### TEXTO PROPORCIONADO ###

Mis días en Bangkok estaban resultando tal y como los esperaba. Bochorno, templos, palacios y Budas a tutiplén. Caminar por la ciudad, más que una tortura sofocante, era un placer que aceptaba con ganas.
Andar me hacía sentir la ciudad de una forma diferente. No era un simple turista subido a un taxi o a un tuk-tuk, viendo Bangkok zumbar a toda velocidad a mi alrededor. Andar me hacía conectar con el pulso, el ritmo y la gente de la mastodóntica metrópolis.
Andar también hacía que me perdiese, constantemente.
Pero es precisamente en esos momentos en los que deambulas sin rumbo por los callejones de una ciudad cuando la magia ocurre.
Me dirigía de vuelta a la pensión después de visitar el templo del Buda Recostado. Tenía clara la dirección en la que tenía que ir y sabía (más o menos) cómo llegar a la guest house, pero como suele suceder en ciudades tan inmensas e intrincadas, me perdí.
Iba andando por una de las grandes avenidas que cortan el corazón de la ciudad. Buena parte del Bangkok antiguo tuvo que ser demolida para dejar espacio a estas inmensas arterias y a los grandes edificios que las bordean.
De repente vi cómo a mi derecha se abría un pequeño canal en medio de dos pequeñas calles peatonales. Para evitar la monotonía de recorrer la acera de la calle repleta de trafico, decidí girar.
Creo que todos hemos tenido alguna vez esa sensación de estar perdidos pero a la vez saber exactamente dónde estamos. Pues eso me pasaba a mí en esta ocasión, sabía exactamente en qué tramo del camino me había extraviado, pero la curiosidad me impedía volver sobre mis pasos.
Seguí andando por la estrecha vereda durante un par de minutos, parecía estar desierto. Para ser sincero la zona no tenía nada de idílico, las aguas del canal eran turbias y en ellas se podía apreciar todo tipo de basura, latas, envases de plástico, bolsas… Las casas que bordeaban la calle eran de madera y apariencia humilde, nada que ver con los suntuosos edificios que acababa de dejar atrás.
Me detuve al alcanzar un pequeño puente, a ambos lados del canal, frondosos árboles y enredaderas que trepaban entre las rejas de improvisadas pérgolas proveían de sombra y frescor a las veredas, en las que no se divisaba un alma.
Los techos de las casas en esta sección del canal habían sido extendidos hasta abarcar también la pequeña acera en la que me encontraba. Aunque estaba atardeciendo, el bochorno en la ciudad era casi insoportable, por lo que decidí entrar y averiguar si la estrecha callejuela podía ser un atajo que me llevase más cerca de la pensión.
Bajé un par de escalones hasta entrar en un suelo adoquinado bajo la sombra de un gran árbol. Un par de gatos que jugaban a unos metros de distancia salieron corriendo al verme llegar.

###

» TAREAS PROPUESTAS
- A) En una a tres oraciones, explica por qué, según el relato sobre Bangkok, quien narra decide entrar en la estrecha callejuela techada junto al canal.
- B) Continúa el relato sobre Bangkok a partir de su última oración.
Los registros no guardan ninguna relación con el relato sobre Bangkok.

### EXTRACTOS DE DATOS ###

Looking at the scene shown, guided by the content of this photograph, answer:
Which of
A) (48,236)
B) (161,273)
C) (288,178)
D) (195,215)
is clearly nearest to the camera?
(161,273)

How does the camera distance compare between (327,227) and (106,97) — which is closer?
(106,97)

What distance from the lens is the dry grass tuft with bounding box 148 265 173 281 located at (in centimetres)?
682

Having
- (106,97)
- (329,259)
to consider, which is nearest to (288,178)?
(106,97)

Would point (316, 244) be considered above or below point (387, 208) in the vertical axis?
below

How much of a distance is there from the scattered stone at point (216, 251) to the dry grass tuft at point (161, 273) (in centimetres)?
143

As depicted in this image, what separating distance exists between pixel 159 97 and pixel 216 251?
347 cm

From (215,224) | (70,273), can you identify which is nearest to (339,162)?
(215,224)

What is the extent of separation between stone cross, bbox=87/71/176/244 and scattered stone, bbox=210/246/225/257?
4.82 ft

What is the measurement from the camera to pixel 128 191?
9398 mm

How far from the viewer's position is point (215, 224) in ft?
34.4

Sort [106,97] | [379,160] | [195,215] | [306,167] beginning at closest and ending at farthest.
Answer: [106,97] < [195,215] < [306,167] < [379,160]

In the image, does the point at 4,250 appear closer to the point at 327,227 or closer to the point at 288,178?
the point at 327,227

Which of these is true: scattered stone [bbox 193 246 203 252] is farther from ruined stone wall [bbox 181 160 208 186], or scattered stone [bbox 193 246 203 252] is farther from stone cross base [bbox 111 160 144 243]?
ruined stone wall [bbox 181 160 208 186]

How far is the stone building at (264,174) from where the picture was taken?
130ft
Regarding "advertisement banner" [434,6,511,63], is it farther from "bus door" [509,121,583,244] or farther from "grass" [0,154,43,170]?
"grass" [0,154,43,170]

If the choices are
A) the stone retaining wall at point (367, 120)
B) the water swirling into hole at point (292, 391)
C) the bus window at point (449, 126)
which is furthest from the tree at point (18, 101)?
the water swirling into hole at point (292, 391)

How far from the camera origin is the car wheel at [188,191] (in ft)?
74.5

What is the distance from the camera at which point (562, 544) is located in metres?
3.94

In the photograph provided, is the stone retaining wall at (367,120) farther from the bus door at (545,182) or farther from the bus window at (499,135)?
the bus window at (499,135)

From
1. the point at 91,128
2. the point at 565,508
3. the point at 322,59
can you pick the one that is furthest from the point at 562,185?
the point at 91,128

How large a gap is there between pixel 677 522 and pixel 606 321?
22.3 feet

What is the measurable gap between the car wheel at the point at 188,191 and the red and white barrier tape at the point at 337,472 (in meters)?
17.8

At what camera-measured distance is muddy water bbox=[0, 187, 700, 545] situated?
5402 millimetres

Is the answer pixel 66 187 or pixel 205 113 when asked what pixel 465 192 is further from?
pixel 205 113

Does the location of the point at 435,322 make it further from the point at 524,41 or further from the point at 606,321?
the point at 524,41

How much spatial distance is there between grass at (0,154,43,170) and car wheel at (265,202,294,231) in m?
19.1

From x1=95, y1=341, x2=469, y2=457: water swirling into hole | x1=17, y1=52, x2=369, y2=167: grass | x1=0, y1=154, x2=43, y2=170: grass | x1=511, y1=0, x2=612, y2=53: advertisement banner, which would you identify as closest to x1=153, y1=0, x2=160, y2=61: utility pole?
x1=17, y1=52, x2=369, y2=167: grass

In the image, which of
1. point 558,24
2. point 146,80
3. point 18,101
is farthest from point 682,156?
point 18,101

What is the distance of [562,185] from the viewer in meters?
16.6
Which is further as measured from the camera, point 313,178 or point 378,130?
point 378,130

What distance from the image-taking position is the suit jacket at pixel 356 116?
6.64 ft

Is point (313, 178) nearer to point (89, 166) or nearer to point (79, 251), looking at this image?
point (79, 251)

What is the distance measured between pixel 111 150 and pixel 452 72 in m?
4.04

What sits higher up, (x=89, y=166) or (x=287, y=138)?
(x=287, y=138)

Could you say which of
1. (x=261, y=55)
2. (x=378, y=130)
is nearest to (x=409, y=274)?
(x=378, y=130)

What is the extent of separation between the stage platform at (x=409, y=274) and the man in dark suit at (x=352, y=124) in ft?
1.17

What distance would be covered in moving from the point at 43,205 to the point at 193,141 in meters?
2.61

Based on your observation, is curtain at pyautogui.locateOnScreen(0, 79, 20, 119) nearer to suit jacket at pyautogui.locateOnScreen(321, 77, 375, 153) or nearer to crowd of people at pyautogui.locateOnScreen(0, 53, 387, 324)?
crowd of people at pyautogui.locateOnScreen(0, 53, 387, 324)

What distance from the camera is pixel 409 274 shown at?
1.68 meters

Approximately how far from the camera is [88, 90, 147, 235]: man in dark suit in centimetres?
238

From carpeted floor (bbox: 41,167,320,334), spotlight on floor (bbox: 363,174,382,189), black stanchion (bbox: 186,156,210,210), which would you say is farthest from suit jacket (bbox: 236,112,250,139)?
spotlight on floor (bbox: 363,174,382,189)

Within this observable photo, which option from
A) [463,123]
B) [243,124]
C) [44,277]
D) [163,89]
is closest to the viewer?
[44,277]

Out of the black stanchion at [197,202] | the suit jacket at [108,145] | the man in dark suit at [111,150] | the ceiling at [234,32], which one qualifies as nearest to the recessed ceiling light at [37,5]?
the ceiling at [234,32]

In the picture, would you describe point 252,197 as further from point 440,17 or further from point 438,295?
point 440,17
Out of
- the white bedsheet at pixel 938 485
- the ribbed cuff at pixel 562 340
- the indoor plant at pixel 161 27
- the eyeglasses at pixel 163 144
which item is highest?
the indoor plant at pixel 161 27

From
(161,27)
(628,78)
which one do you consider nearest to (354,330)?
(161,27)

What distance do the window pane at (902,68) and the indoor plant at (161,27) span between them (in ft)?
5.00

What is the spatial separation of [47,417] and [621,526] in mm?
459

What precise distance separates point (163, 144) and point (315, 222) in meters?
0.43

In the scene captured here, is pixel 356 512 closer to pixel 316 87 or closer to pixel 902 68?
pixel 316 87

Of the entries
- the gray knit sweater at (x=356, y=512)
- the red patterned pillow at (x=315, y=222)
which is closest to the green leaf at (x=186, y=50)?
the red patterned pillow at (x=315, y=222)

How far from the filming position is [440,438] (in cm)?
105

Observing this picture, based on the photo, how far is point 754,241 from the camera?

###

» RESPUESTAS POR TAREA
- A) Decide entrar porque, aunque estaba atardeciendo, el bochorno en la ciudad era casi insoportable. Además, quería averiguar si la estrecha callejuela podía ser un atajo que le permitiera acercarse más a la pensión.

- B)
Seguí andando hasta que empecé a escuchar ruido. A medida que avanzaba empezaba a ver movimiento de gente al fondo, una señora que lavaba la ropa, una hombre durmiendo la siesta en una tumbona fuera de su casa y otro que tranquilamente cortaba cebollas en su pórtico improvisado.
La acera estaba repleta de cosas, bicicletas sin ruedas, motos, neumáticos y lo que parecían ser recambios de televisores se amontonaban en el suelo, mientras que en las mesas había altares con distintas deidades budistas e hindúes.
Estaba a unos cien metros de una de las calles más transitadas de Bangkok, pero en ese momento, junto al canal, podía haber jurado que me encontraba en un pueblo perdido.
Los habitantes de la zona se empezaron a percatar de mi presencia y me miraban con curiosidad, como si fuese el primer occidental que veían por ahí. El señor que cortaba las cebollas dejó lo que estaba haciendo y con una sonrisa me saludó. Le devolví el saludo y la sonrisa. Se acercó al emparrado metálico que cubría el puente, donde había gran cantidad de jaulas con todo tipo de animales. Señalándolos me hizo un gesto con la mano como sí hiciera fotos, estaba invitándome a fotografiar su improvisada granja urbana.
En las jaulas había patos, pollos, conejos y hasta cobayas. Supuse que se trataba más de la cena que de mascotas y no pude evitar sentir pena por las pobres cobayas.
Seguí explorando la calle hasta llegar a una zona en la que parecía que no había salida. Cuando me dispuse a volver “a la ciudad” y a la pensión, volví a encontrar al mismo señor de las cebollas, que esta vez señalaba a una puerta entreabierta.
Tras la puerta había un templo, un templo inmenso y totalmente desierto, probablemente se encontraba ya cerrado al público.
Me dispuse a entrar mientras el sonriente señor me hacía señas para que fotografiara el edificio. Le hice caso y entré en el recinto. Solamente un monje se encontraba en el lugar. Pasó por delante de mí y se perdió en la distancia.
En realidad el Wat no tenía nada especialmente memorable, pero la sensación de absoluta soledad y la inminente puesta del sol colaboraron en crear un ambiente singular.
Hice fotos y paseé por los jardines, siempre con una sensación de que no debía estar allí.
Cuando volví al canal para agradecerle al señor y marcharme, él ya no estaba.
Me reincorporé a la “civilización” con la sensación de estar cada día más enamorado de Tailandia.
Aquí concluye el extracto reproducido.